Decibel Therapeutics has submitted an investigational new drug application (IND) to the FDA for its gene therapy candidate DB-OTO for the intended treatment of profound congenital hearing loss due to an otoferlin deficiency in pediatric patients.1
“This submission is an important milestone for the Decibel team as we continue advancing our gene therapy pipeline to address areas of unmet medical need. DB-OTO may potentially provide a new treatment option for children born with otoferlin deficiency, a leading cause of infant hearing loss, for which there are no approved pharmaceutical remedies,” Laurence Reid, PhD, chief executive officer, Decibel, said in a statement.1 “We look forward to initiating a phase 1/2 clinical trial of DB-OTO in pediatric patients in the first half of 2023, pending regulatory clearance.”
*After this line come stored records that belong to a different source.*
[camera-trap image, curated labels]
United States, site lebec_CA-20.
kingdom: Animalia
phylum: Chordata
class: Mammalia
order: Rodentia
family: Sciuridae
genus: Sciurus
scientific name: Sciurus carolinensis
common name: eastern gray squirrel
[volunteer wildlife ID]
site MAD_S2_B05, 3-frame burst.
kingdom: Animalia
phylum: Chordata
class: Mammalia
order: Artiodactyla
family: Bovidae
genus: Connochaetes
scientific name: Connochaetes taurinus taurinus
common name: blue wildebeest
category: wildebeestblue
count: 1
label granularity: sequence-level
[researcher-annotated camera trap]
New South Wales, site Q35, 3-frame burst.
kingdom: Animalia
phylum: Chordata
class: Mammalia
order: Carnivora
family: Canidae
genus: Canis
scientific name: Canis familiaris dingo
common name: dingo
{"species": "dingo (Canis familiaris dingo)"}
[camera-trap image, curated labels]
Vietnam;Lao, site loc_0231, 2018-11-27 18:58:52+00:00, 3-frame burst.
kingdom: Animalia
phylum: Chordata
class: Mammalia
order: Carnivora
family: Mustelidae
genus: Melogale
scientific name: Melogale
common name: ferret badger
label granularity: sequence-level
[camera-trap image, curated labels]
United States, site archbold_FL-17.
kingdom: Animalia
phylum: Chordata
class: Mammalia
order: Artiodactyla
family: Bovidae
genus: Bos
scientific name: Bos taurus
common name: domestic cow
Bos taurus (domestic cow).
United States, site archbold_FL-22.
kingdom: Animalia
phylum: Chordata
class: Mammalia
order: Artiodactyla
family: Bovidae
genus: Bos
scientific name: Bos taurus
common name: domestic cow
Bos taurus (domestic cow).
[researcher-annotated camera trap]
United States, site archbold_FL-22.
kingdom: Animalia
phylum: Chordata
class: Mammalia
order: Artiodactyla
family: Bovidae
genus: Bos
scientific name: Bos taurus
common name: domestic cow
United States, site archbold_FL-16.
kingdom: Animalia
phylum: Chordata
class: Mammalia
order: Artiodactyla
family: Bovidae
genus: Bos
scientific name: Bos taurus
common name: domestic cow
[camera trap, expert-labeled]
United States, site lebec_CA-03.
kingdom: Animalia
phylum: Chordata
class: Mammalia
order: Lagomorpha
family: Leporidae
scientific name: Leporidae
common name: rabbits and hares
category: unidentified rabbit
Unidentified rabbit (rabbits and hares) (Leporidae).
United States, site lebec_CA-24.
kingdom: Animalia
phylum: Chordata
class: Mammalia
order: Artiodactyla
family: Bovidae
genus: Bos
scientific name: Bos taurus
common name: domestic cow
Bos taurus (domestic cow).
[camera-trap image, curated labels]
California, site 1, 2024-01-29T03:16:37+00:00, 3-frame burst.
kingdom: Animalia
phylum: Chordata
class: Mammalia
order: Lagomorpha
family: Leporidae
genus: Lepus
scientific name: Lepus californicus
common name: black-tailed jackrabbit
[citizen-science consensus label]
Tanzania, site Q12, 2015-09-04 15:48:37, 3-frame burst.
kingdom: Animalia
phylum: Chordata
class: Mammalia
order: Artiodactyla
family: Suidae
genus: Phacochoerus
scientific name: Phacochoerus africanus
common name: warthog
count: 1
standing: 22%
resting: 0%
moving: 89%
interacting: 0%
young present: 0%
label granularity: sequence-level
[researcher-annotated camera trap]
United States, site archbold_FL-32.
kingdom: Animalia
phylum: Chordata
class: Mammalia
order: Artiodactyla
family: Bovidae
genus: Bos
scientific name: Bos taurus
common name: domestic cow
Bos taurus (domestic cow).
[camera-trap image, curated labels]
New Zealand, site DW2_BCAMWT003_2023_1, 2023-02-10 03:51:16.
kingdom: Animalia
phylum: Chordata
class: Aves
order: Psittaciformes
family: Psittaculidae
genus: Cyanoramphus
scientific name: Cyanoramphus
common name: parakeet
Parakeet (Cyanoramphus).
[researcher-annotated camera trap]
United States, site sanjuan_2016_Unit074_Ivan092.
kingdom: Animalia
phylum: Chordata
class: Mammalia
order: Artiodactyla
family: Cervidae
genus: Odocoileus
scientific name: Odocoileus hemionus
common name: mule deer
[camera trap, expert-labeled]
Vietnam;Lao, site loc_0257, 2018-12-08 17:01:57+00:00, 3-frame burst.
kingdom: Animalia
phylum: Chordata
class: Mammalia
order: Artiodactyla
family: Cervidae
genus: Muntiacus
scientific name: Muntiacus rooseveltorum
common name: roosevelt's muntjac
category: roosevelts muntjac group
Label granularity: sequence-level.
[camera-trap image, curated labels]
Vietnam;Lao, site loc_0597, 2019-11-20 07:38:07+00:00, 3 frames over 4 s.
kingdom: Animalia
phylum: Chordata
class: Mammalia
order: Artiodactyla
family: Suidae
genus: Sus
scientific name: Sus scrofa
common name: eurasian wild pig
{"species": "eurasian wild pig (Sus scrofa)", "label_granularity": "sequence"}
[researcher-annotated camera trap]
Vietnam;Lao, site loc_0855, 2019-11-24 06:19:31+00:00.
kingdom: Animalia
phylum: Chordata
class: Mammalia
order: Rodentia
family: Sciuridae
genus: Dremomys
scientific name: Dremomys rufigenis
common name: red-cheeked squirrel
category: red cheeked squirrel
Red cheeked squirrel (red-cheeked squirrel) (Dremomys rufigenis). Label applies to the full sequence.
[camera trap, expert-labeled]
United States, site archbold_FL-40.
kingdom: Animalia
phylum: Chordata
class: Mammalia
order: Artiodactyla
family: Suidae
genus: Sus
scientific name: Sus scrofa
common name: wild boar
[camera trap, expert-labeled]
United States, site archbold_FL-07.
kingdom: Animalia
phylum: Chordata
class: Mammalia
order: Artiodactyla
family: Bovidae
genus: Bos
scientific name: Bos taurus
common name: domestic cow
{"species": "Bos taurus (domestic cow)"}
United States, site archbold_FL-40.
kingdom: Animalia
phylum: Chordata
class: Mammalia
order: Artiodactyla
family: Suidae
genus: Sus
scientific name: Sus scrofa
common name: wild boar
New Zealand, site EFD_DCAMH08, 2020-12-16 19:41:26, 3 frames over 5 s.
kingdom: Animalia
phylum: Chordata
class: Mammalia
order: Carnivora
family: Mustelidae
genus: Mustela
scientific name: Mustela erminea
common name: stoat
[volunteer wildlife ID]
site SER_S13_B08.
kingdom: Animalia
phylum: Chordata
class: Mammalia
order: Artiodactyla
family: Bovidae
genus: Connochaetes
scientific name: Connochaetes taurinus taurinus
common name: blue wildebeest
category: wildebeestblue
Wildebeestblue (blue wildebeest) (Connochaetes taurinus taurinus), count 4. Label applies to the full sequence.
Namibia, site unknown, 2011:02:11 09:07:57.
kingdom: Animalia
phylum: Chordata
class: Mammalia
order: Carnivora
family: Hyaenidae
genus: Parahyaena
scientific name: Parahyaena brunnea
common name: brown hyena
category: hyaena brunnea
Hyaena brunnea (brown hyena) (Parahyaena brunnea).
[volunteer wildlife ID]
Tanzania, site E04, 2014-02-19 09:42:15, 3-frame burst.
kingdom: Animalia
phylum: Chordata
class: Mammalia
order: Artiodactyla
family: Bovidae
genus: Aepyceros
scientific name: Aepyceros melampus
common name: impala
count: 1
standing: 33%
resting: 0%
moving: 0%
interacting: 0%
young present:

DB-OTO, an adeno-associated virus (AAV) dual vector gene therapy, is being developed by Decibel in collaboration with Regeneron Pharmaceuticals. It expresses the otoferlin transgene in hair cells using a proprietary, cell-selective promoter, and is designed to enable the ear to transmit sound and restore hearing. It received orphan drug and rare pediatric disease designations from the FDA in September 2021.2
READ MORE: Gene Therapy for OTOF-Mediated Hearing Loss Gets Green Light to Enter the Clinic
“We are pleased to receive these important designations from the FDA, which support our conviction that innovative treatments for congenital hearing loss are urgently needed,” Heather Wolff, vice president, clinical development operations, Decibel, said in a statement at that time.2
Prior to that, Decibel presented preclinical data at the 24th Annual Meeting of the American Society of Gene & Cell Therapy in May 2021.3 The data demonstrated DB-OTO's pharmacological modulation of otoferlin expression and durable functional rescue in mice as measured by the Auditory Brainstem Response.
Investigators tested a surgical delivery approach in mice translatable into routine otolaryngological practice to restrict transgene expression and prevent dose-limiting toxicities. The approach uses slow AAV infusion through the round window membrane and vestibular fenestration to allow egress of displaced perilymph by the therapy. This approach will be assessed in a potential clinical trial.
“Of the 1 in 500 neonates who are born with hearing loss annually in the US, 50 to 200 are caused by Otoferlin deficiency. There are no approved therapies for Otoferlin deficiency; infants with biallelic OTOF mutations are currently managed with assistive devices,” first author Adam Palermo, PhD, vice president, molecular platform, Decibel, and colleagues wrote.3 “DB-OTO is a promising emerging therapeutic for genetic hearing loss and has the potential to provide the first clinical proof-of-concept for gene therapy in the inner ear."